◆ Perintah 1
Menurut kutipan tentang cara membuat foto berita yang baik, apa yang harus dimengerti wartawan sebelum memotret?
◆ Perintah 2
Teruskan kutipan tentang cara membuat foto berita yang baik itu, mulai setelah kalimat terakhirnya.

─── Kutipan Sumber

Awalnya saya tidak “ngeh”. Karena itu, saya membantah. “Apa bedanya foto Walikota Surabaya pidato di acara ini, dengan pidato di rapat kerja yang lain? Tidak ada bedanya. Semua hanya menampilkan gambar orang pidato. Apa menariknya gambar orang pidato? Apa yang bisa diceritakan dari gambar ini?” tanya Dahlan.

Ketika saya sodorkan foto walikota menggunting pita, Dahlan lagi-lagi mengatakan hal yang sama. “Ini foto humas,” ucap Dahlan.

Jadi, bagaimana membuat foto yang baik? Saya tanya demikian, Dahlan kemudian memberi beberapa saran. Pertama, sebelum memotret, wartawan harus mengerti siapa yang akan melihat foto itu. “Kalau akan dimuat di koran, harus tahu siapa pembaca koran itu? Mayoritas pria atau wanita? Mayoritas dewasa atau remaja? Pengetahuan terhadap siapa konsumen media akan mempengaruhi pilihan objek fotonya,” kata Dahlan.

Kedua, foto berita harus memperlihatkan aktivitas orang agar hidup. Misalnya dalam sebuah kebakaran, orang yang sedang berjuang memadamkan api lebih baik menjadi objek foto, ketimbang foto api yang menyala-nyala.

Memasukkan foto orang yang memadamkan api itu pun tidak boleh sembarangan, alias asal-asalan. “Usahakan foto orang itu kelihatan wajahnya sehingga bisa dikenali pembaca,” kata Dahlan.

“Untuk apa?” tanya saya. “Agar kalau termuat, orang itu merasa bangga karena masuk koran. Kalau ada pembaca lain yang mengenali, pembaca itu akan menginformasikan kepada orang yang ada di dalam koran itu. Jadi, foto seperti itu akan membuat orang bangga dan juga ngerumpi. Yang dirumpikan adalah koran Anda,” jelas Dahlan.

Ketiga, foto berita jangan sampai membuat pembaca tidak suka. Walau foto itu secara jurnalistik benar, tetapi belum tentu disenangi pembaca. Perasaan tidak senang itu membekas sangat lama pada benak pembaca. “Besok-besok, pembaca itu tidak akan mau membaca lagi, karena masih trauma,” kata Dahlan.

──────
─── Bahan yang Diberikan

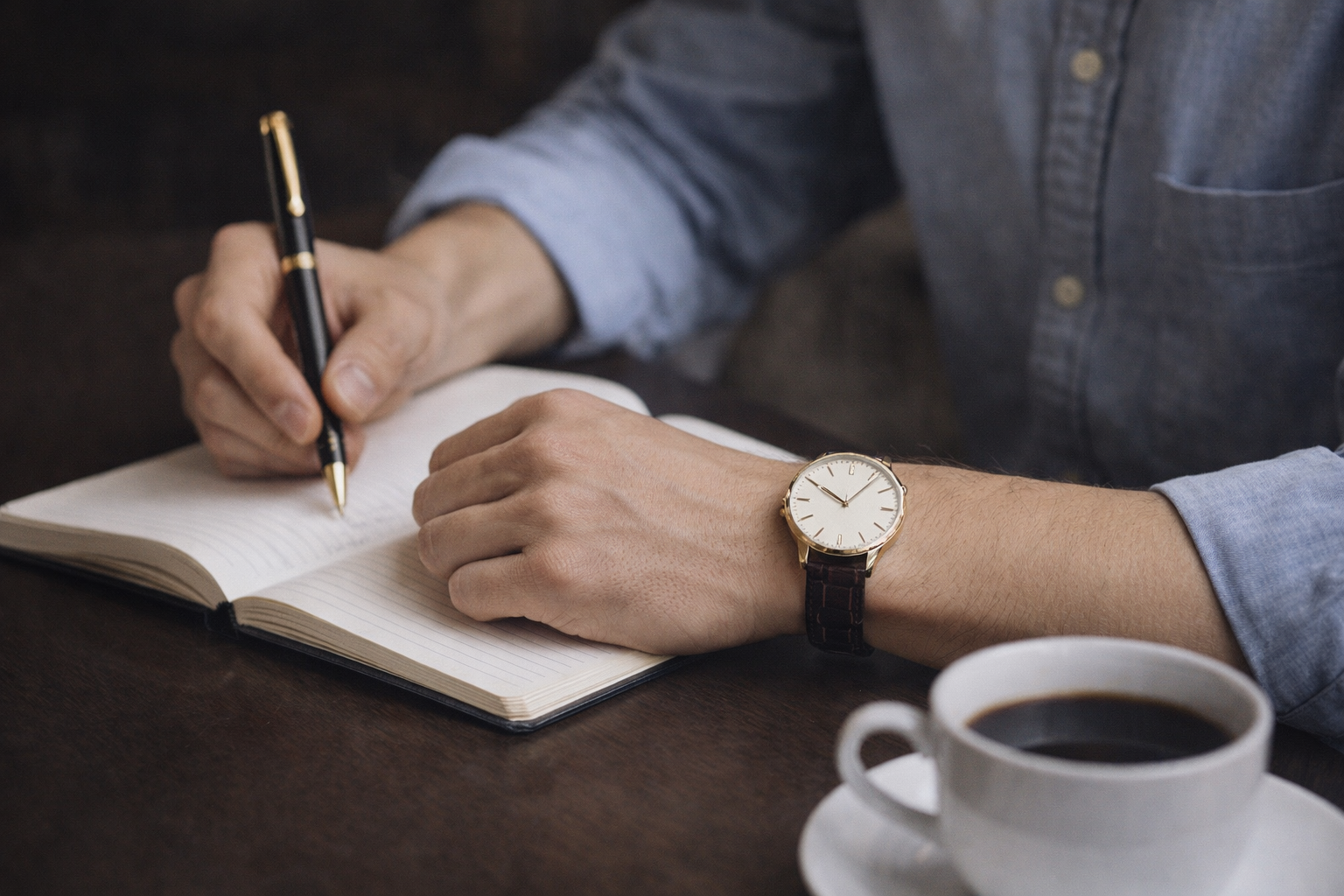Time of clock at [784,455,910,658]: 10:06
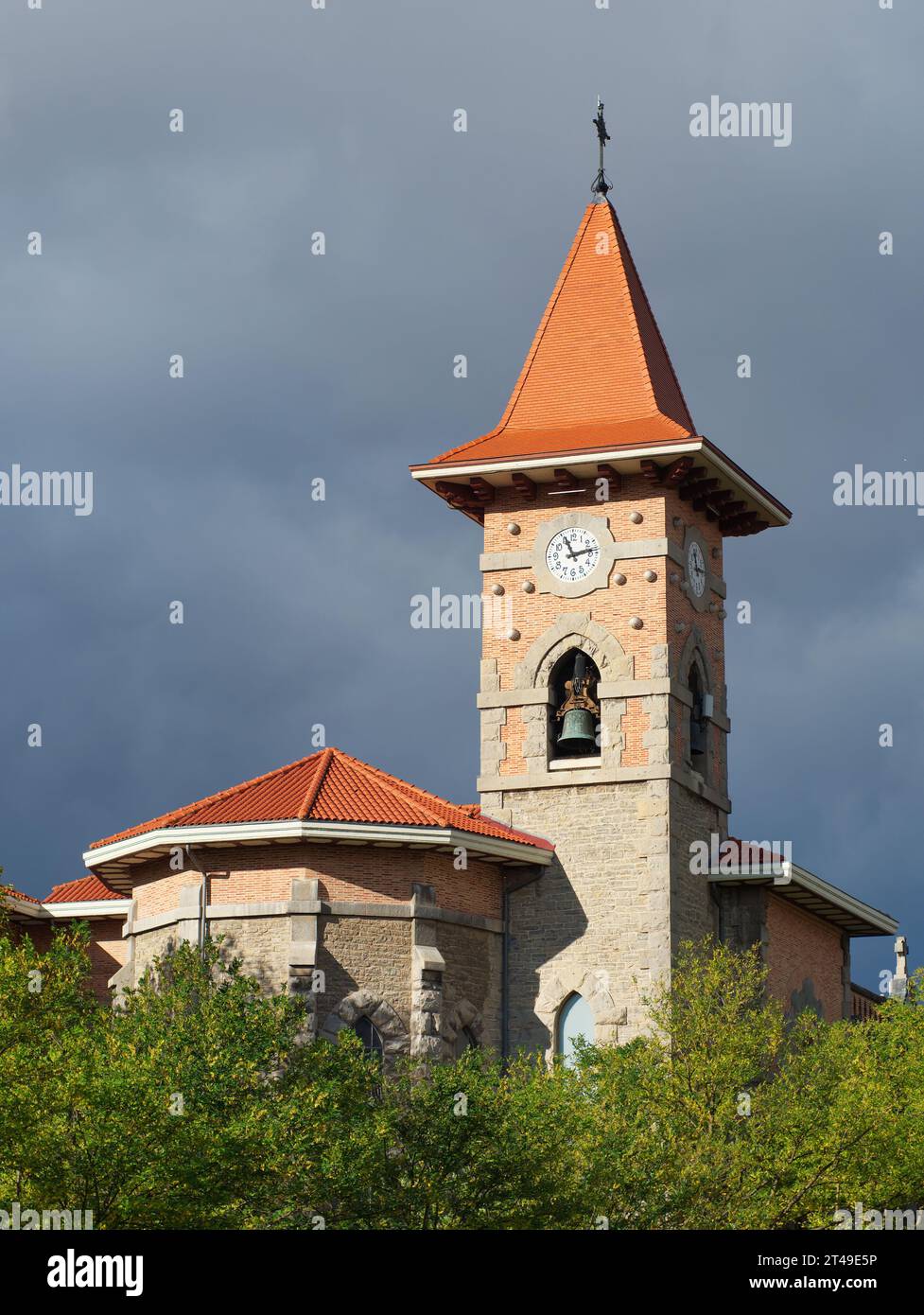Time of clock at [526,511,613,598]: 11:13
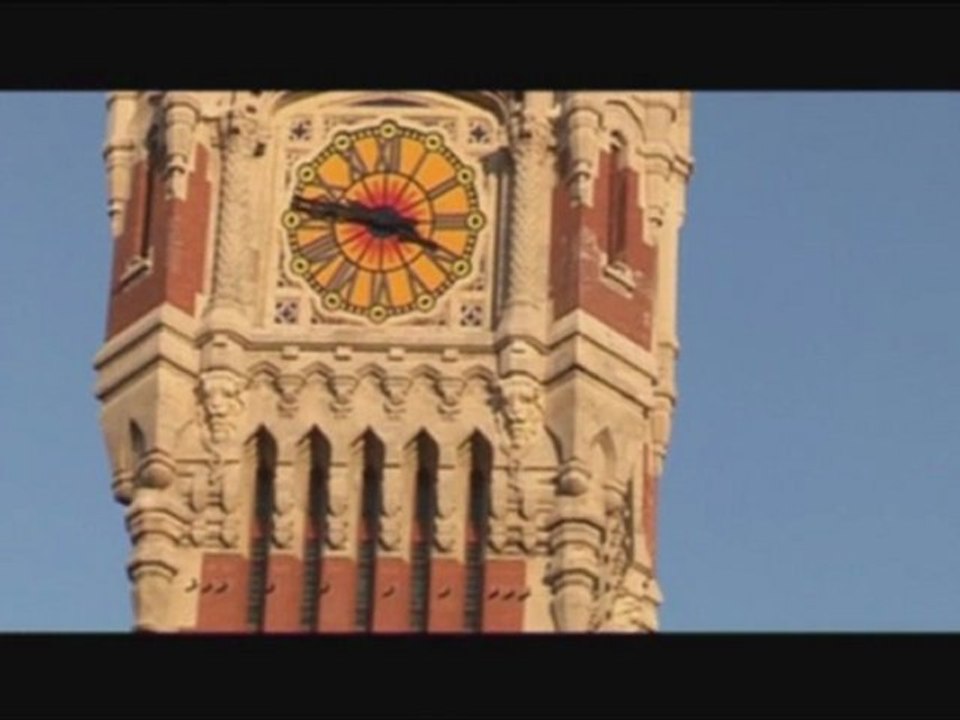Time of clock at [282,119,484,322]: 3:46
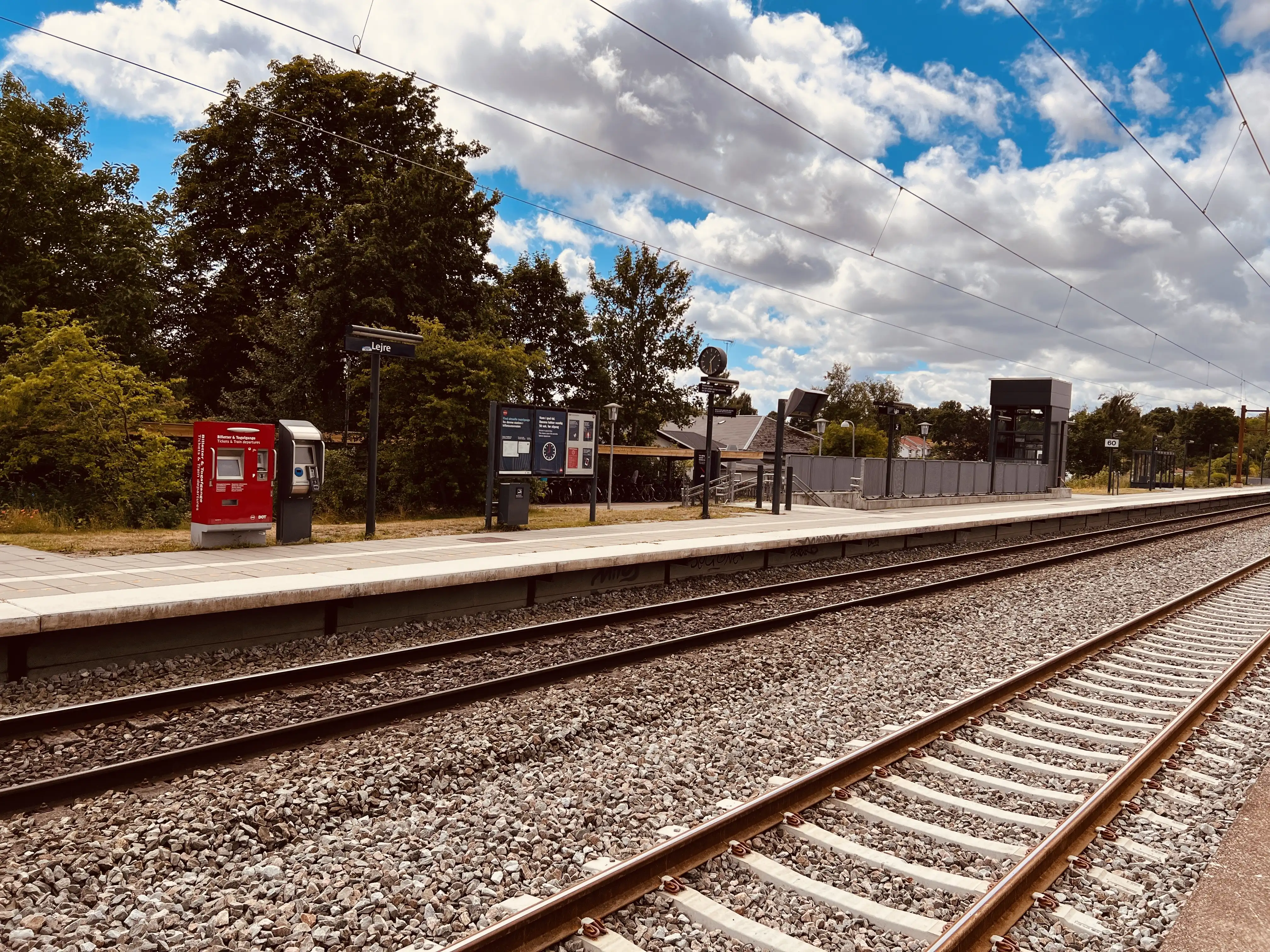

──────

◆ Jawaban Tertulis 1
Wartawan harus mengerti siapa yang akan melihat foto itu.

◆ Jawaban Tertulis 2
“Apa foto yang bisa membuat trauma pembaca?” tanya saya. “Foto yang sadis dan berdarah-darah harus dihindari. Pembaca kelas menengah tidak menyukai foto-foto itu. Pembaca kelas menengah senang foto orang-orang yang cantik dan wangi,” terang Dahlan.

Yang menarik, Dahlan juga menceritakan soal pentingnya wartawan foto memahami perasaan politik pembaca. “Jangan memajang wajah tokoh politik yang sudah tidak disukai publik. Apalagi memasangnya di halaman satu,” kata Dahlan.

“Mengapa?” tanya saya dengan penasaran. “Nanti koran Anda bisa tidak laku,” kata Dahlan.

Menjelang  ambruknya Orde Baru, tidak pernah ada lagi foto tokoh Orde Baru itu di halaman utama ““Jawa Pos””. Berita-berita penting kepresidenan tetap dimuat, tetapi foto wajah Pak Harto hanya dipasang di halaman belakang.

Joko Intarto, sebuah pengalaman pribadi
Follow me @intartojoko

Berita yang Baik Menurut Dahlan Iskan

Belajar Jurnalistik dari Suheng Dahlan Iskan (4-Habis)

Dalam kelas jurnalistik yang saya ikuti tahun 1991, Dahlan Iskan melontarkan sebuah pertanyaan sederhana. “Apakah kriteria berita yang baik?” tanya Dahlan.

Kami, para peserta yang jumlahnya 9 orang, menjawab bergantian. Ada yang menjawab berita yang baik adalah berita yang berdasarkan fakta. Ada yang menjawab berita yang baik adalah berita yang disajikan secara cepat, akurat dan memenuhi kaidah-kaidah jurnalistik professional.

“Jawaban Anda semua hampir betul. Tetapi, itu hanya kriteria sebuah berita. Belum berita yang baik,” jawab Dahlan. “Berita yang baik adalah berita yang membuat koran Anda laku,” sambung Dahlan. Kami semua tertawa mendengar jawaban itu.

“Laku” menurut Dahlan harus dimasukkan dalam kriteria jurnalistik oleh wartawan. Sebab, bila tidak mempertimbangkan unsur “laku”, wartawan hanya berprinsip asal menulis saja, tanpa memikirkan aspek pasar.

“Padahal, wartawan butuh gaji. Mencetak butuh mesin. Mesin butuh listrik, tinta dan kertas. Koran butuh distribusi. Distribusi butuh margin. Semua harus diongkosi. Dari mana ongkosnya? Dari koran yang terjual,” jelas Dahlan.

Dengan memasukkan kriteria “laku” pada karya jurnalistik, wartawan dibiasakan untuk berpikir tentang efisiensi, efektivitas, produktivitas dan selera pasar. “Kalau koran tidak laku, sebabnya pasti karena empat hal. Pertama karena beritanya, kedua karena beritanya, ketiga karena beritanya, keempat karena pemasarannya,” lanjut Dahlan.

Bagaimana agar beritanya menjadikan korannya laku? “Wartawan harus mengetahui selera pasar. Rukun iman berita, adalah konsep berita dalam perspektif konsumen atau pasar. Jadi kalau wartawan menulis tanpa berpikir selera pasar, yang dihasilkan adalah koran yang tidak laku. Padahal, untuk membuat koran yang tidak laku itu, wartawan minta gaji. Percetakan minta ongkos. Distribusi minta keuntungan. Logika bisnisnya di mana?” kata Dahlan.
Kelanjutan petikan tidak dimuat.